LONDON (Reuters) – After a head-spinning bout of volatility, next week will be dominated by one question: Will the European Central Bank take the ultimate policy leap or pull its punches?
The ECB could launch a government bond-buying programme with new money as soon as its Jan 22 meeting, although Greek elections three days later are a complication.
With markets in an unusually febrile state – oil and copper have plunged while the Swiss franc rocketed after Switzerland abandoned its currency cap – it’s a fair bet that if the ECB holds back, there will be an extreme reaction.
The eurozone’s central bank would have no problem justifying action. It is mandated to deliver price stability and inflation close to 2 per cent whereas this has just turned negative and is likely to fall further given the precipitous oil price drop.
The ECB won crucial backing last week for its pledge to do whatever it takes to support the euro when a top European Union court official said there was no legal impediment to buying government bonds to bolster a listless eurozone economy.
But politics and German concerns about risk-sharing will trump the law.
Sources have told Reuters the ECB may adopt a hybrid approach – buying debt and sharing some of the risk across the eurozone while national central banks make separate purchases of their own. The programme may also be limited in size to 500 billion euros ($578 billion).

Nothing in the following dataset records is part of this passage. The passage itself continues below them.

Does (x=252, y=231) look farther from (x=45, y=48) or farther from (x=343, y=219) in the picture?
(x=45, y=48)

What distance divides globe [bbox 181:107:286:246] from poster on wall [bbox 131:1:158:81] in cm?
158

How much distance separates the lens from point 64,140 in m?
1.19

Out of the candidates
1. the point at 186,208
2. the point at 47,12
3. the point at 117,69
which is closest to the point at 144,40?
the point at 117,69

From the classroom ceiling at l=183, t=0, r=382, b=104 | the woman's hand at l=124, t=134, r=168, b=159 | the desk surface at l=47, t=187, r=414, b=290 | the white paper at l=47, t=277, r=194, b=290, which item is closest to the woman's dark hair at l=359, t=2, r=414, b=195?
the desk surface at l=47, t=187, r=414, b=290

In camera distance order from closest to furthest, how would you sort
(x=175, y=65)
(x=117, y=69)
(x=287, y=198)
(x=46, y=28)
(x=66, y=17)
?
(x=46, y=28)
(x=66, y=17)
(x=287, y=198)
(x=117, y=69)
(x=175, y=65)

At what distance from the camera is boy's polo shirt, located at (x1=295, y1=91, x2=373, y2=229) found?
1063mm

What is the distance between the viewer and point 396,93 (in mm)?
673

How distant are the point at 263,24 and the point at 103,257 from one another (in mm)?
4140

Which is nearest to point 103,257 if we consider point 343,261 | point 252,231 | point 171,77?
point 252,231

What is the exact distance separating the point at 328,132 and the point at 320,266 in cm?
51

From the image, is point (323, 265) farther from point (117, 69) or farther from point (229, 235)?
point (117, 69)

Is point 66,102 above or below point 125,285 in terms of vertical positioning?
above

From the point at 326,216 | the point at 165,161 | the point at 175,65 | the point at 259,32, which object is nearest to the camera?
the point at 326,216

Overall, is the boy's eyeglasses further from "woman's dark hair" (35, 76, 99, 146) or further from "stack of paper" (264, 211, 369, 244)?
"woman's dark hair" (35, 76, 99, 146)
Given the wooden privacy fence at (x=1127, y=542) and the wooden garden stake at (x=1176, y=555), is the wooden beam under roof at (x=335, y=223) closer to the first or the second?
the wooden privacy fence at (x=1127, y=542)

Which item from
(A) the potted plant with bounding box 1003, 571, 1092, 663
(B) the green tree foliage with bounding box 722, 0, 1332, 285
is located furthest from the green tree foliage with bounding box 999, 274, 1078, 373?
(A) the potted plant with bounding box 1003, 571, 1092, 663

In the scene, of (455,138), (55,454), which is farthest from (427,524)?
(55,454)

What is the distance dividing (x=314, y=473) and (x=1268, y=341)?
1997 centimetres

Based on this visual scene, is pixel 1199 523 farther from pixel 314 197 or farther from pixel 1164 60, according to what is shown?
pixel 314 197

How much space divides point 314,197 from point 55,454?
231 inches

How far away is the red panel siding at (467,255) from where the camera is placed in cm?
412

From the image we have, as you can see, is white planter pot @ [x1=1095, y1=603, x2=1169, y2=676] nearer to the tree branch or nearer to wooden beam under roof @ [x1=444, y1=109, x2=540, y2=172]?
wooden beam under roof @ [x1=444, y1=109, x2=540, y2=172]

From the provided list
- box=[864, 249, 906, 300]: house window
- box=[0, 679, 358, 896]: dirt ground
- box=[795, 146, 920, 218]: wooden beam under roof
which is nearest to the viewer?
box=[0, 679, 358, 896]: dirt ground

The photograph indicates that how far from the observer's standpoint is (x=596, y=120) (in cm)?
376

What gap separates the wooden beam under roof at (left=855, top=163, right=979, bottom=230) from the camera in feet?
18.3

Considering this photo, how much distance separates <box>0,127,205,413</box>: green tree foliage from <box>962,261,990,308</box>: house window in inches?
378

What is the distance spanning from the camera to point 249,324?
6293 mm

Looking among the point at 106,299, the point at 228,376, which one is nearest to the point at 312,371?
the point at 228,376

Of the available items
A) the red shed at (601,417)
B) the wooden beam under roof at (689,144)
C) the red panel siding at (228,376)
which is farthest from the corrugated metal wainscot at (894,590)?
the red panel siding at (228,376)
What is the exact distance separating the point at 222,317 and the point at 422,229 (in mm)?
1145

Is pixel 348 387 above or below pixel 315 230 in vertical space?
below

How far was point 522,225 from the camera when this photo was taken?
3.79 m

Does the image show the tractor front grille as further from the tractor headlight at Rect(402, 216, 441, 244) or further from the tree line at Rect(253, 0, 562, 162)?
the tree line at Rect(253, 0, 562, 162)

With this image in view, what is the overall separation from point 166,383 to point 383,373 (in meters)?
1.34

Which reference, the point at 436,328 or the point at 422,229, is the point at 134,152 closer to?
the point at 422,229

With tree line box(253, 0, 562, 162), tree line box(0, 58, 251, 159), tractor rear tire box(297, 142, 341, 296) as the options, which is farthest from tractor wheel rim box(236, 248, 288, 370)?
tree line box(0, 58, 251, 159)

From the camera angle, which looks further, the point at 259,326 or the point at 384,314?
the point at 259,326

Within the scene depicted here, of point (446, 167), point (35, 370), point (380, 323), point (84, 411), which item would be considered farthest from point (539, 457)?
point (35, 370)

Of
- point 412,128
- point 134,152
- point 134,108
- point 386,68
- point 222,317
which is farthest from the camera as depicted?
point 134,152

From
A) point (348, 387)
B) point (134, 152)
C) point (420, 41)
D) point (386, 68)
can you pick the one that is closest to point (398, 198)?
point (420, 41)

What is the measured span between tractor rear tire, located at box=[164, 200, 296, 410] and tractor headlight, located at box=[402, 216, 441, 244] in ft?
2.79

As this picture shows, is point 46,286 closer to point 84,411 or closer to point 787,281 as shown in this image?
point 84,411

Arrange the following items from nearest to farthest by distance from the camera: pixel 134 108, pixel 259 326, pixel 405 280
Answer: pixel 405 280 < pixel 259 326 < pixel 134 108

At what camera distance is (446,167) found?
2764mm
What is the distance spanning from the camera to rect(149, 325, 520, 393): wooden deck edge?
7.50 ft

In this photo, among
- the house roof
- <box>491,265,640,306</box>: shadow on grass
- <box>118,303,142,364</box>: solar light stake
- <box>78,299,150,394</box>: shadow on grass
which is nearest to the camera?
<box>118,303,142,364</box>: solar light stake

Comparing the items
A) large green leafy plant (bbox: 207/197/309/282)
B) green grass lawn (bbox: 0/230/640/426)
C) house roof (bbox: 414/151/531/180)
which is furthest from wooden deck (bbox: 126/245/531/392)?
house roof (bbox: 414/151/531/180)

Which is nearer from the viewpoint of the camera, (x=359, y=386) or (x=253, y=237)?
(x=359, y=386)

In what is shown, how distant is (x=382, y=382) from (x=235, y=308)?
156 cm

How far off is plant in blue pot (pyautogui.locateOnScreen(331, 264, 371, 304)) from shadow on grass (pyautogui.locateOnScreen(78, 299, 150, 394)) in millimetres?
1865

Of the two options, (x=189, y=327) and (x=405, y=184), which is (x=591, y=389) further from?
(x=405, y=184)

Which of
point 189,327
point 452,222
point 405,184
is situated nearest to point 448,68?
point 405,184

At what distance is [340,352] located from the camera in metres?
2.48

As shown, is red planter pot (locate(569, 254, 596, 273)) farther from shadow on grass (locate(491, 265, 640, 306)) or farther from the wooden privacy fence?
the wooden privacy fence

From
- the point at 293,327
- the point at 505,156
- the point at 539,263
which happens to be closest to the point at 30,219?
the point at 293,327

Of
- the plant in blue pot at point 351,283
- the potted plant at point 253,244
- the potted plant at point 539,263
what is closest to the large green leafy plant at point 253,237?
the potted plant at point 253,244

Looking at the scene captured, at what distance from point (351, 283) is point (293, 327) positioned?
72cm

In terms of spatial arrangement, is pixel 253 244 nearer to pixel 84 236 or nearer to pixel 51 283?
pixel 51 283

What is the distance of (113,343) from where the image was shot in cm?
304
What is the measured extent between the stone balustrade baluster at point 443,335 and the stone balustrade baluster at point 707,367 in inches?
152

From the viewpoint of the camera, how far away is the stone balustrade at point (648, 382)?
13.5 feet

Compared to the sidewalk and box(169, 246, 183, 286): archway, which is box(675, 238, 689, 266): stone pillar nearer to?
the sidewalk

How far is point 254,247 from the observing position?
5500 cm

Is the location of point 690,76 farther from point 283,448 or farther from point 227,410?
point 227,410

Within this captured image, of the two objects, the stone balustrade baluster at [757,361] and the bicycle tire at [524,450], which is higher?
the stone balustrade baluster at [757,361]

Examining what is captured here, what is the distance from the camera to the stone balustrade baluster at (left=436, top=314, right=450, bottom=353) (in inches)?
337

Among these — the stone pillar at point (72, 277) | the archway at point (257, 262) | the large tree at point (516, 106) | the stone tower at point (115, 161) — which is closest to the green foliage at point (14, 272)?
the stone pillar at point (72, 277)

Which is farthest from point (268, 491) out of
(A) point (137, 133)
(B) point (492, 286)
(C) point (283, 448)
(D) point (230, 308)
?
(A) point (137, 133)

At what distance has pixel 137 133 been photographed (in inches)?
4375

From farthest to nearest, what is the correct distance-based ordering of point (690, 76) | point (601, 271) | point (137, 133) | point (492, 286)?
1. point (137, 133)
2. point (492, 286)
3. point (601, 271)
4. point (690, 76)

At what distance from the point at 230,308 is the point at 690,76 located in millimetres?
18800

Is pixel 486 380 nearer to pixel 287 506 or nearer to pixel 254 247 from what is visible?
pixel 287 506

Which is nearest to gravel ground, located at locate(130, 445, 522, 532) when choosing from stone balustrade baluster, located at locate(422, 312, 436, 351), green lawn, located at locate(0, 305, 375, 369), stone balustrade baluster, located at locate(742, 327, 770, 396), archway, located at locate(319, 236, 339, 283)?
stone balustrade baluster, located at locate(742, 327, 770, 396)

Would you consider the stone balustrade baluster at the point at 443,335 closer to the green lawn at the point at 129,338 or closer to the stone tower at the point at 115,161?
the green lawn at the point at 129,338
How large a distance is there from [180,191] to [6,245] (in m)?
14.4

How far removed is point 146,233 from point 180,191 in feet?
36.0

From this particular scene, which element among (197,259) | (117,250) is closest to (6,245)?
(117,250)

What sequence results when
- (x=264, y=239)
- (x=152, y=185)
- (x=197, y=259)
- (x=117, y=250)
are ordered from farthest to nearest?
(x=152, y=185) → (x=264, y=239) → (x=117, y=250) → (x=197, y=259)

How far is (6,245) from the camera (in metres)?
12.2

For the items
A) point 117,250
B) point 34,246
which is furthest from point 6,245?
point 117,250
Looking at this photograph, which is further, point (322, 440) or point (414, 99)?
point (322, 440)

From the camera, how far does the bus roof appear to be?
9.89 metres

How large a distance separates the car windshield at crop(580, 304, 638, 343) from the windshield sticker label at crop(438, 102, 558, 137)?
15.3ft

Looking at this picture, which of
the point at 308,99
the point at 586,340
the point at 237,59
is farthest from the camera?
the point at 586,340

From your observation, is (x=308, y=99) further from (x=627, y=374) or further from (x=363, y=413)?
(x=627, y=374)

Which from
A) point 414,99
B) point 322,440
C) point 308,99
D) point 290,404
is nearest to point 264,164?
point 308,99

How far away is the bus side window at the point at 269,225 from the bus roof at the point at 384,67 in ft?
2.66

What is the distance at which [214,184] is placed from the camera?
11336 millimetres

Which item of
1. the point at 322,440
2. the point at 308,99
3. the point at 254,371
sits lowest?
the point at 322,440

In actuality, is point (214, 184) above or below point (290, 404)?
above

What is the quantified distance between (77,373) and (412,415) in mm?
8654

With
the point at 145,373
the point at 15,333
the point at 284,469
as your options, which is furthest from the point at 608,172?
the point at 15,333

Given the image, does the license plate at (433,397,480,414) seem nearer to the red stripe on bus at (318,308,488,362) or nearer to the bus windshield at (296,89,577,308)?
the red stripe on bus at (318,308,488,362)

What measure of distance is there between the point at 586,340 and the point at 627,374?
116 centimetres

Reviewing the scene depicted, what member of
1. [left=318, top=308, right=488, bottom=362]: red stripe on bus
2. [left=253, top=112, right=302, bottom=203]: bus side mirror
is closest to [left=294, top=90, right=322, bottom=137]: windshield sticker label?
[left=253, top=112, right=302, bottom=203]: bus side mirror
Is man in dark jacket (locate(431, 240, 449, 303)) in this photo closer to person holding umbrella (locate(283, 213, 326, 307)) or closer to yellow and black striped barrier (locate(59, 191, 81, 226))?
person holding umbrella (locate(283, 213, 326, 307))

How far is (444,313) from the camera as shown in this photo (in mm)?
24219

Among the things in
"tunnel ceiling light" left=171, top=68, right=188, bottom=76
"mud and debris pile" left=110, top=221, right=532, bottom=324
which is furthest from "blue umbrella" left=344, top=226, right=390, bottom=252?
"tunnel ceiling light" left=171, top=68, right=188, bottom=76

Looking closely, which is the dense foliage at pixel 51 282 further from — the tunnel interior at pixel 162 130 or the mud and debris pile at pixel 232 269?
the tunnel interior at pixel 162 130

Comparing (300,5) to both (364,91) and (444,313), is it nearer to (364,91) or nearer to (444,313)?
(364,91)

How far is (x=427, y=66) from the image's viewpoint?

But it is possible that the European court judgment will embolden the ECB. Executive Board member Benoit Coeure said on Friday that QE had to be big to have an impact.
“We expect the ECB to announce government bond buying of between 500 billion and 700 billion euros over 18 months that includes all investment grade government bonds,” said Gilles Moec, head of developed Europe economics at Bank of America Merrill Lynch.
All is not well with the world economy. Last week, the World Bank lowered its global growth forecast for this year and next because of poor economic prospects in the eurozone, Japan and major emerging economies.